(Stored items)
"""
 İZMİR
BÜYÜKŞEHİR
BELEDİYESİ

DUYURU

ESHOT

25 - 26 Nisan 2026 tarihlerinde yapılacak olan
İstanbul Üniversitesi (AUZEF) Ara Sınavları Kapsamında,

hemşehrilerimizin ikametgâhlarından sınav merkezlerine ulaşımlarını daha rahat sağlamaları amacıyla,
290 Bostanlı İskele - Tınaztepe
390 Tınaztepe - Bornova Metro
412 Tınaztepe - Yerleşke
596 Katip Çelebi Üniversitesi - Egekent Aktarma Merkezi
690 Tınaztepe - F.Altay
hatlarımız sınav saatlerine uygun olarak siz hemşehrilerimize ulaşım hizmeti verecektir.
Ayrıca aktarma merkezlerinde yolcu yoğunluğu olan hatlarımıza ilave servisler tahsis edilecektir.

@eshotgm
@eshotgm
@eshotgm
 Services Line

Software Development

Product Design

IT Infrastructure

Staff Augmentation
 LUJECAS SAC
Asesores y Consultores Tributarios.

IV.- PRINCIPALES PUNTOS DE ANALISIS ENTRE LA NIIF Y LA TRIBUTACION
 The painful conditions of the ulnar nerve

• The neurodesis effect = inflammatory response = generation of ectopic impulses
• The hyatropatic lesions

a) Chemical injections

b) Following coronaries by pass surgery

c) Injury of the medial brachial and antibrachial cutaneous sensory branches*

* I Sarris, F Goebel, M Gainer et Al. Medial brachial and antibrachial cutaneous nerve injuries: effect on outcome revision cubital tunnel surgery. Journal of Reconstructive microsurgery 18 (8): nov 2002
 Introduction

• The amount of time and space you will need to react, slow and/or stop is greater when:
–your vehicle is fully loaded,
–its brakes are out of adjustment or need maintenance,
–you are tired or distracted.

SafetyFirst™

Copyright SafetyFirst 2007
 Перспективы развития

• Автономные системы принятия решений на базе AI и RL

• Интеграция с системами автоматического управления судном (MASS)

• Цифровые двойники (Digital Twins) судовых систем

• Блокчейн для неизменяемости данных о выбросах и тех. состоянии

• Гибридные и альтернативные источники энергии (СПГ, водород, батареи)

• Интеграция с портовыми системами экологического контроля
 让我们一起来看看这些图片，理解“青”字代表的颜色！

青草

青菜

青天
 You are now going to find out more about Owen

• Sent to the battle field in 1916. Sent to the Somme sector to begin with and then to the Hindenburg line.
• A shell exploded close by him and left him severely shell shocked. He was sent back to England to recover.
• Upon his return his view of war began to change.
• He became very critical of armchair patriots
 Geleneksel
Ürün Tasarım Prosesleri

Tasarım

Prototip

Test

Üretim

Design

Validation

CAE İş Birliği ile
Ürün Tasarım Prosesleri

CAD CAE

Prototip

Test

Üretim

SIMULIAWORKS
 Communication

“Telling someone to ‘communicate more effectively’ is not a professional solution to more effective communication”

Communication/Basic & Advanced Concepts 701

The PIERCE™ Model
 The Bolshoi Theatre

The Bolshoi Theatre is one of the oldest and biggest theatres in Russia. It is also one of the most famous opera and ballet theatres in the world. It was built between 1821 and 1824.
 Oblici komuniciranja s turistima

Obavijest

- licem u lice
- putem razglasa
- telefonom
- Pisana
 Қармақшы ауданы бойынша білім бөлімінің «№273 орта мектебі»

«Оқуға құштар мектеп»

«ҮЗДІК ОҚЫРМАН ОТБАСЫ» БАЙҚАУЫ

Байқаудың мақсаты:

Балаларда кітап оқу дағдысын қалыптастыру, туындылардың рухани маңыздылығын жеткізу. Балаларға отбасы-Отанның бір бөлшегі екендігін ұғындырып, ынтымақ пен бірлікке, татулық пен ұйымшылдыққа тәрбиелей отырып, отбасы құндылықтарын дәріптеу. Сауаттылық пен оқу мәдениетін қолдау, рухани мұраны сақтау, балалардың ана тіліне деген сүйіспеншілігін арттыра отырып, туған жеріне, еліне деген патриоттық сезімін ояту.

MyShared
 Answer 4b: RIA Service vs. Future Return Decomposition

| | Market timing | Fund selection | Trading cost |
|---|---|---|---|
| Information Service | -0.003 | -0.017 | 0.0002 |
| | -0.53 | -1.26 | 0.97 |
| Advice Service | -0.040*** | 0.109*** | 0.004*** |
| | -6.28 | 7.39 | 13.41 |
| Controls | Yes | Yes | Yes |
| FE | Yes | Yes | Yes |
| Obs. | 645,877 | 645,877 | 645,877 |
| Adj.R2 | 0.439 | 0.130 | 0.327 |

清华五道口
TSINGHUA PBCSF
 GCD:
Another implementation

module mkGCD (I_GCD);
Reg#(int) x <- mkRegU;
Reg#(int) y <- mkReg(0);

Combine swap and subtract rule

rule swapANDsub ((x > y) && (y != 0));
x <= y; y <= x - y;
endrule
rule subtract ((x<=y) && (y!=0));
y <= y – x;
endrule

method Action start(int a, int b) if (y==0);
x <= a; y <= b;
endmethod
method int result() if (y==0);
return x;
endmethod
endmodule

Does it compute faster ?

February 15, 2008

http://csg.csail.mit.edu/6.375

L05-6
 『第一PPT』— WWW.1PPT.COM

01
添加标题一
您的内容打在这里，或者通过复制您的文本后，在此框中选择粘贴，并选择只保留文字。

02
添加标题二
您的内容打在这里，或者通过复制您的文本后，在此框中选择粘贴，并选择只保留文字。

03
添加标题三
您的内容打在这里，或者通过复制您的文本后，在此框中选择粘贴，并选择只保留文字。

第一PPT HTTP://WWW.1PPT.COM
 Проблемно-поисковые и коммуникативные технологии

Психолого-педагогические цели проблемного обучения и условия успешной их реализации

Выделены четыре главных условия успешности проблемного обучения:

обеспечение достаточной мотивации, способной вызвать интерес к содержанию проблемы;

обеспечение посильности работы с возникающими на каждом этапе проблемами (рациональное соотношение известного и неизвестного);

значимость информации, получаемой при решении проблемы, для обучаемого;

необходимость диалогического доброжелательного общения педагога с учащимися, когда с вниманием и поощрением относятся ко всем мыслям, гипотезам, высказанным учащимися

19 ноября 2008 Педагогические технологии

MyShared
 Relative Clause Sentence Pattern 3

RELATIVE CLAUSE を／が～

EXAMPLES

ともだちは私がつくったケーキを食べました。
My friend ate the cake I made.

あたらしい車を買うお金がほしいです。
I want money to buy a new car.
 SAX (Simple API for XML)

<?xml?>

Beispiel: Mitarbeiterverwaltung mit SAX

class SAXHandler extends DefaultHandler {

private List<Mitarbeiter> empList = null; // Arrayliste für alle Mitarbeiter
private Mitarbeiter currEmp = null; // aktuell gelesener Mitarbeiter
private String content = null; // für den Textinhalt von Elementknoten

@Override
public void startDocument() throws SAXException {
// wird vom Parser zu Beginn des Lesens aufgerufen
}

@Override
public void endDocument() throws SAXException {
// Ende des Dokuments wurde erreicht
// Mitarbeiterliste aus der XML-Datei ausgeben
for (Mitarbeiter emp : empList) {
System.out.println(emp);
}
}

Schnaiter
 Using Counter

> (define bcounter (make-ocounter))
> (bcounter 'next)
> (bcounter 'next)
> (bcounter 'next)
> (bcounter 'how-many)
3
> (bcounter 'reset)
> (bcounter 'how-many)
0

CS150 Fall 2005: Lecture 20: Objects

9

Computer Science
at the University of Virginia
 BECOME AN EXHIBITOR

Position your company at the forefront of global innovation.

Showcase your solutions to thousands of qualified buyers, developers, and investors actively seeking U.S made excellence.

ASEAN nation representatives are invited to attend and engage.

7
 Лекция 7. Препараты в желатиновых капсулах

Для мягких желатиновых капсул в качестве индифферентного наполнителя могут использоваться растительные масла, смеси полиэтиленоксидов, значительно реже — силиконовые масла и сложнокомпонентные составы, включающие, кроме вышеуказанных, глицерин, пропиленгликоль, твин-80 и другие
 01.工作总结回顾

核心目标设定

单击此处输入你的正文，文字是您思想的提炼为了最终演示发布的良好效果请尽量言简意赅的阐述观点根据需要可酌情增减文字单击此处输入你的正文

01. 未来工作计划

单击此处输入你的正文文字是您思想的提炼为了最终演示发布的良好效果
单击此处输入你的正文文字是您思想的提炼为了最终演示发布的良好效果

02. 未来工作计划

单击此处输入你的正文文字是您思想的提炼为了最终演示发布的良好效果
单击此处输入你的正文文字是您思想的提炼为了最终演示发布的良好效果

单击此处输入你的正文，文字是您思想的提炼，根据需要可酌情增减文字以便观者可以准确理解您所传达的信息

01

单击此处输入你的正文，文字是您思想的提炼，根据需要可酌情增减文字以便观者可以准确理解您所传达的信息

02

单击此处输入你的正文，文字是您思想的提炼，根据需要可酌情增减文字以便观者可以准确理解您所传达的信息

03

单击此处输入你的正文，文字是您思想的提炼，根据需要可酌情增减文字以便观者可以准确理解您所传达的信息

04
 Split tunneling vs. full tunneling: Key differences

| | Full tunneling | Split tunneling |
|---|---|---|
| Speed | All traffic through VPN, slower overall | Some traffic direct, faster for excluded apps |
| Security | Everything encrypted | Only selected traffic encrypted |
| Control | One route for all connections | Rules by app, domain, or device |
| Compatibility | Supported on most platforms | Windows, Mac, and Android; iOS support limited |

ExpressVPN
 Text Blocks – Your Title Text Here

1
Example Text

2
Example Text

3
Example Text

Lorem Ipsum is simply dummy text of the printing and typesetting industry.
"""
Problem to work on:
Please find each line in the records above that holds the word "traffic", and copy it.

Exercise result:
| Speed | All traffic through VPN, slower overall | Some traffic direct, faster for excluded apps |
| Security | Everything encrypted | Only selected traffic encrypted |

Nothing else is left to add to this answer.